By Staff | Sep 14, 2018

SHEPHERDSTOWN — For Tamara Cole, of Martinsburg, raising her first puppy for Guiding Eyes for the Blind has been a learning experience. Cole spoke about her year of raising Zipper during the First Tuesday Speaker Series at Christ Reformed United Church of Christ on Sept. 4.

According to Cole, Zipper will soon go on to Guiding Eyes for the Blind, a school in Yorktown Heights, New York that raises guide dogs and trains blind people how to use them, providing the dogs and training to blind people for free.

“Zipper and I just celebrated one year together. In November, he will be considered a young adult, and will be mature enough to go to ‘college,’ as they call it,” Cole said about the yellow Labrador, whom she has cared for since he was two-months-old.

Cole first heard about Guiding Eyes for the Blind’s need for puppy raisers through social media, and soon after that decided she wanted to try out puppy raising herself.
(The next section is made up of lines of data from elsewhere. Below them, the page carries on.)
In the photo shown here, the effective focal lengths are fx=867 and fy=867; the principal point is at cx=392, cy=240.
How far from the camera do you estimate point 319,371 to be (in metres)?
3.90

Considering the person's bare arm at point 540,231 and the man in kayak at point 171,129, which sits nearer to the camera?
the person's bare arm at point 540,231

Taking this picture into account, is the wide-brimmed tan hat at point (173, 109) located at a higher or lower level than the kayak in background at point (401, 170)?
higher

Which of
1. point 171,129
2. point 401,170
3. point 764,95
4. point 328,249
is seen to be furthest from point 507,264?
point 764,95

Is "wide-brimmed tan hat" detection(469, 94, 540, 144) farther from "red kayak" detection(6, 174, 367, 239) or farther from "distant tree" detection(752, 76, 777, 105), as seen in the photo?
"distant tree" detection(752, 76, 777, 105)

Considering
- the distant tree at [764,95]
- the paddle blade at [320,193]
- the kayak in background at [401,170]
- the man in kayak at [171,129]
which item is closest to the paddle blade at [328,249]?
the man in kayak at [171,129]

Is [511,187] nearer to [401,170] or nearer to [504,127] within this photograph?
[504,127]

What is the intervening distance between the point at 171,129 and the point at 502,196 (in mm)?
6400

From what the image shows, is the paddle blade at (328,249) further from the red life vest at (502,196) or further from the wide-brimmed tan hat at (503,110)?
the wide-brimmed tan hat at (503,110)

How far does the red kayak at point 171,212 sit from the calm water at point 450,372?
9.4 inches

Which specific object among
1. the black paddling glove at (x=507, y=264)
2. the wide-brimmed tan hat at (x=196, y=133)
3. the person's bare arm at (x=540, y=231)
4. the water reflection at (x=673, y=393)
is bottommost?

“Somebody shared something through social media about needing puppy raisers, and I said, ‘I’m going to try this,'” Cole said, mentioning the organization covers all puppy expenses.
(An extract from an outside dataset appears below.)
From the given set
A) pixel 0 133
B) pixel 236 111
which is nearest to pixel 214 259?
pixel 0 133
Wagging his tail, Zipper sat patiently beside Cole, as she described her training process with Zipper. Although puppy trainers are volunteers, they do go through local, regularly-scheduled classes with Guiding Eyes for the Blind, to make sure they are on top of teaching their puppies “basic obedience and good house manners.” Part of “good house manners” is teaching puppies to navigate large buildings and climb steps, which Cole has been able to do by training Zipper for many months at CRUCC and around Shepherdstown.

“It’s an awful lot of training for your puppy and your puppy raiser,” Cole said about her first year in the Successive Training & Enrichment Program. “He still has a lot of puppy behaviors in him.”

When Zipper goes off to “college,” he will be tested at the school to see if he will be a good guide dog for the blind, or if he would be better suited as another type of guide dog or in security work. If he is best suited as a guide dog for the blind, Zipper will be trained by the school’s professional dog trainers for at least six months and matched with a blind person, whom he will become the companion of when he is about two-years-old.

According to Guiding Eyes puppy raiser of 20 years Kathleen McAllister, of Kearneysville, GEB breeds its puppies from its top Labrador Retrievers and German Shepherds, which ensures about half of all the puppies are capable of becoming excellent guide dogs for the blind. Currently, McAllister is raising her 25th and 26th puppies, Ike and Frodo, along with occasionally babysitting Zipper for Cole.

McAllister said she also enjoys training her dogs in Shepherdstown, and appreciates how dog-friendly the town’s businesses are.

“Our dogs have been to Lost Dog and the Sweet Shop, to start learning manners in a restaurant,” McAllister said. “I always joke that when I begin training a pup, I need a cookie and iced tea.”